### WHAT TO DO
1. Rewrite the portion of the article about Meta's use of pirated books that opens with the words containing "It started with" and closes with "advanced language model.", putting "pirate archive" in place of "shadow library".
2. According to the article about Meta's use of pirated books, roughly how many titles does LibGen host?

### PROVIDED PASSAGE
== Segment start ==

Facebook stole my book to train its AI. The insult wasn’t the money

May 7, 2025

It started with an email from my literary agent.

“You might’ve heard about LibGen and books being used to train AI,” she wrote. “A search of the database shows that Poe for Your Problems is on the list.”

I had seen the headline, back in March, in The Atlantic: “Meta (META) pirated millions of books to train its AI,” it screamed. But to my shame, I hadn’t actually read the piece. I had been too busy writing for Quartz (as now) and chasing my four-year-old around the house. Life goes on, even when someone steals your intellectual property.

Yet there it was. The story detailed how Meta employees had downloaded tens of gigabytes of pirated books from LibGen, a well-known “shadow library” that hosts roughly eight million titles. They used these files to help train LLaMA 3, the company’s most advanced language model.

Internal discussions, unsealed earlier this year as part of an ongoing lawsuit, show that Meta’s engineers explicitly debated the legal risks and chose to proceed anyway, looking to save both time and money. The documents further suggest that top leadership signed off on the maneuver. “Eventually, the team at Meta got permission from ‘MZ’ — an apparent reference to Meta CEO Mark Zuckerberg — to download and use the data set,” The Atlantic reported.

== Segment end ==

### EXCERPTED RECORDS
== Segment start ==

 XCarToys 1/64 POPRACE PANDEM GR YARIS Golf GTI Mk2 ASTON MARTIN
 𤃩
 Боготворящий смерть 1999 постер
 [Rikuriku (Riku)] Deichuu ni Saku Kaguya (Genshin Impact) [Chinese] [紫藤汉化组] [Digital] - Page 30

== Segment end ==
== Segment start ==

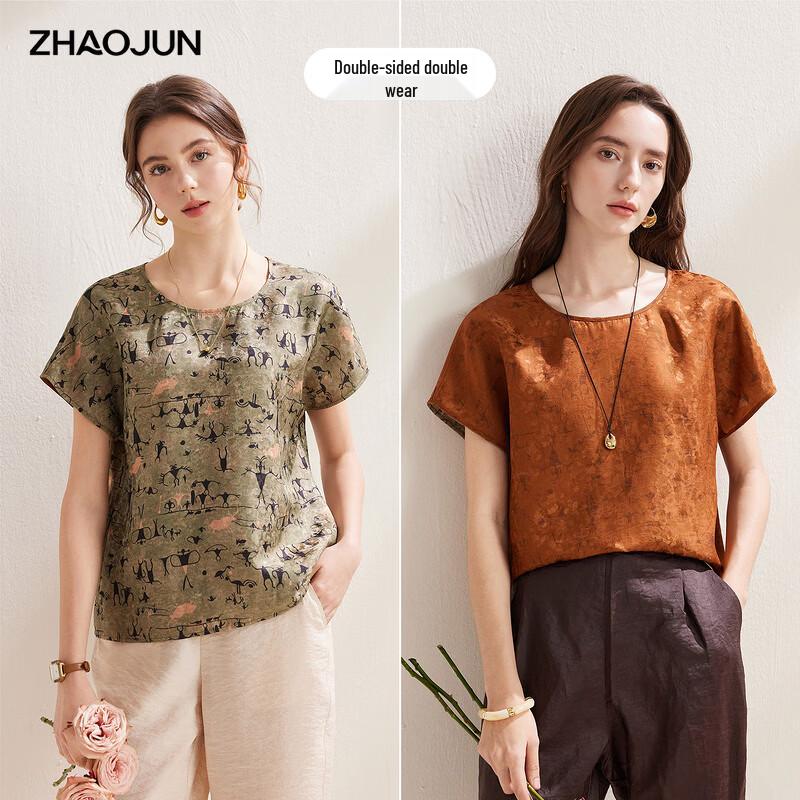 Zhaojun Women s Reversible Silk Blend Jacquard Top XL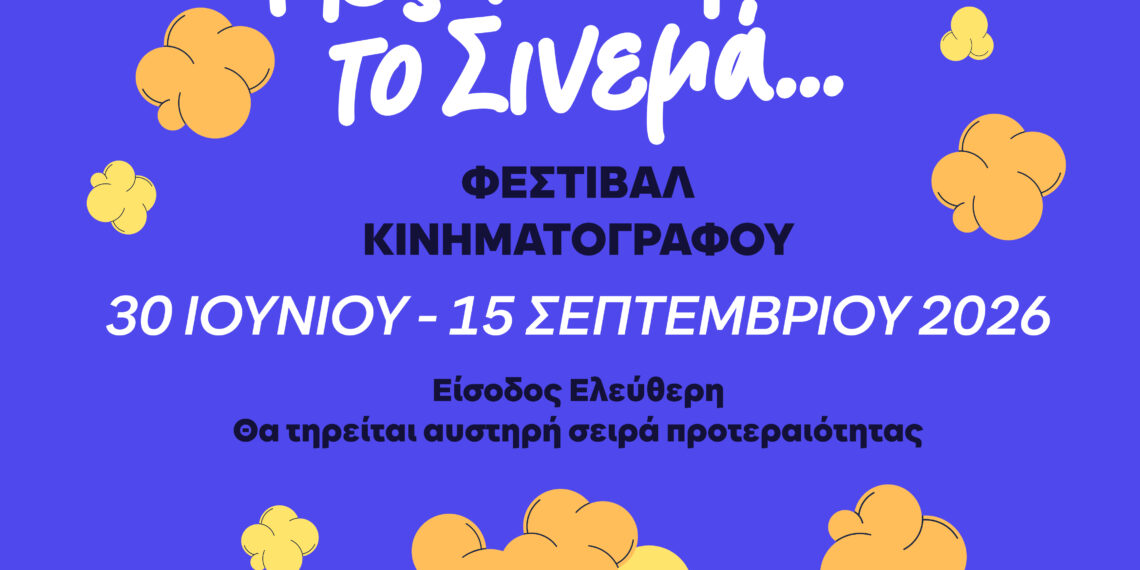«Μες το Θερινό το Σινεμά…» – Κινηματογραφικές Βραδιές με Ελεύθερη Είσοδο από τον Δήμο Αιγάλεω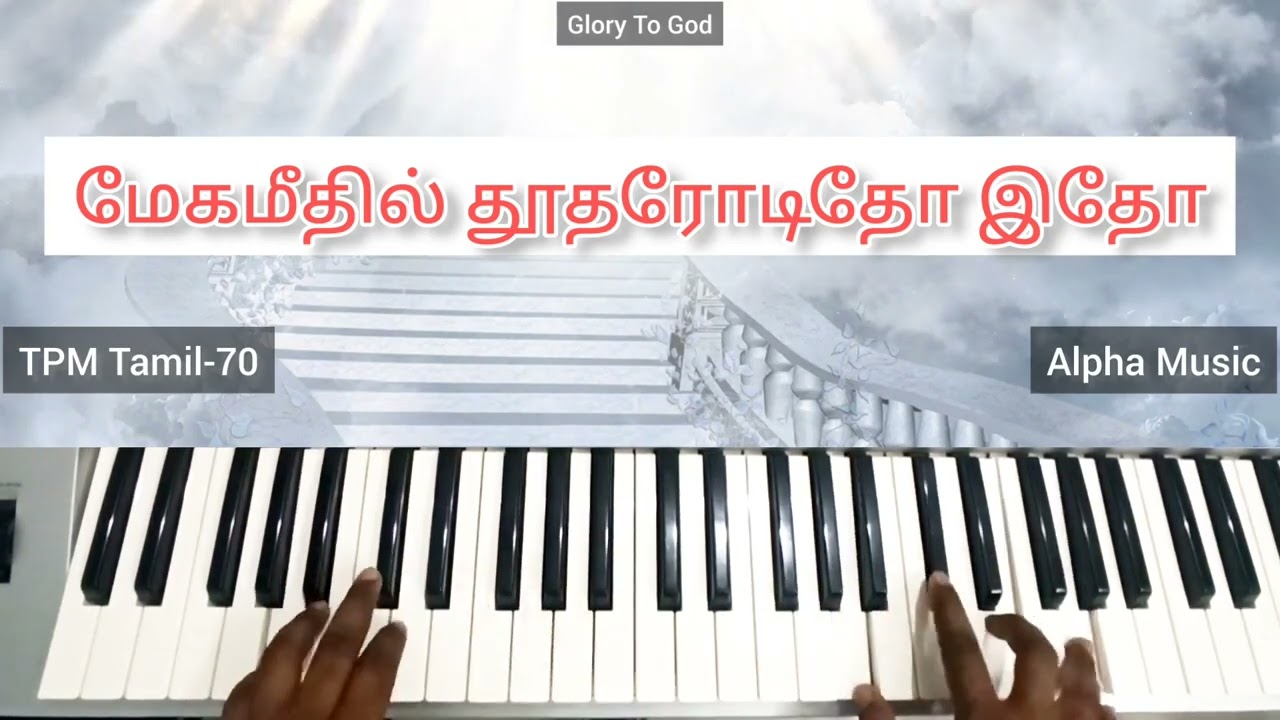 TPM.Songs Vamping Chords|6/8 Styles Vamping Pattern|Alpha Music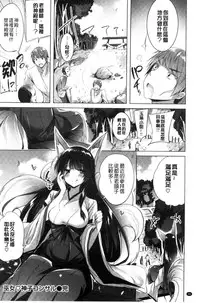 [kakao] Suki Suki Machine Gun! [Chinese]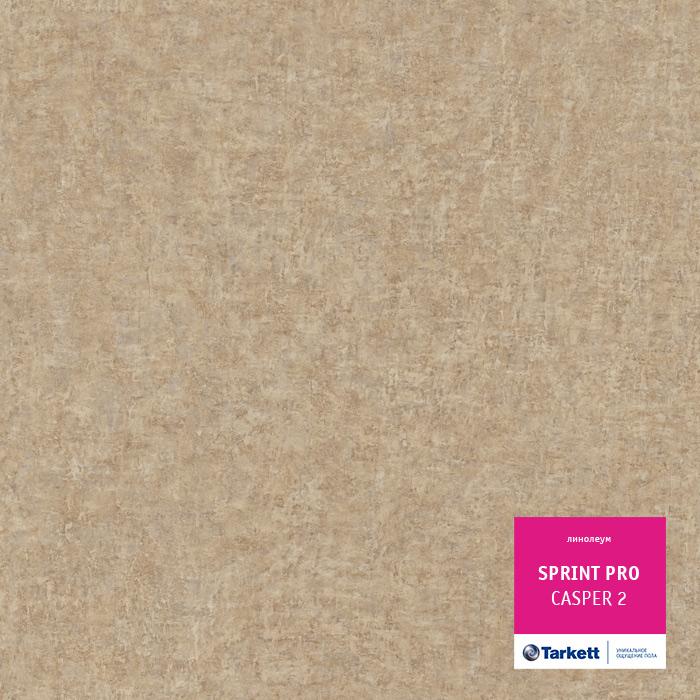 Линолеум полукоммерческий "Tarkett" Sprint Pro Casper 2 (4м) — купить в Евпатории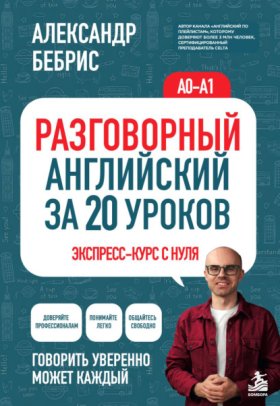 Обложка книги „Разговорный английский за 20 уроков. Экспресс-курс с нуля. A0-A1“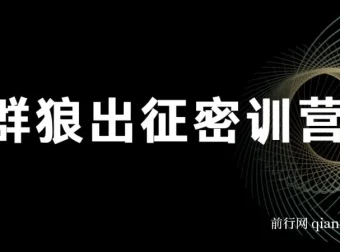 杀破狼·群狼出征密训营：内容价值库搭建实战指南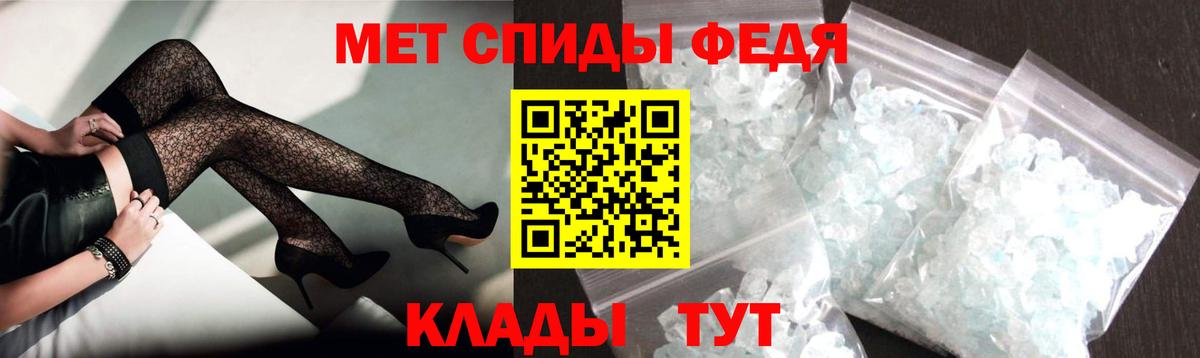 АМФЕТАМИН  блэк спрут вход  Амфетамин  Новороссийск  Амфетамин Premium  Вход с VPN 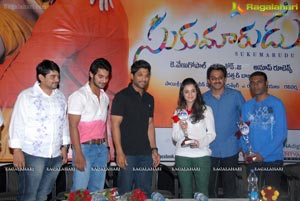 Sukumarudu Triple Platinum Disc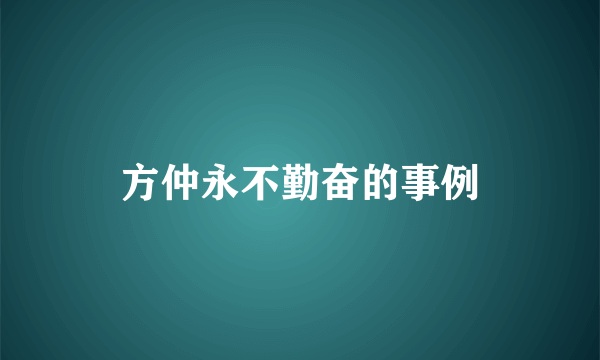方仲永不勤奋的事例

== Segment end ==

### EXPECTED OUTPUTS
1.
It started with an email from my literary agent.

“You might’ve heard about LibGen and books being used to train AI,” she wrote. “A search of the database shows that Poe for Your Problems is on the list.”

I had seen the headline, back in March, in The Atlantic: “Meta (META) pirated millions of books to train its AI,” it screamed. But to my shame, I hadn’t actually read the piece. I had been too busy writing for Quartz (as now) and chasing my four-year-old around the house. Life goes on, even when someone steals your intellectual property.

Yet there it was. The story detailed how Meta employees had downloaded tens of gigabytes of pirated books from LibGen, a well-known “pirate archive” that hosts roughly eight million titles. They used these files to help train LLaMA 3, the company’s most advanced language model.

2. Roughly eight million titles.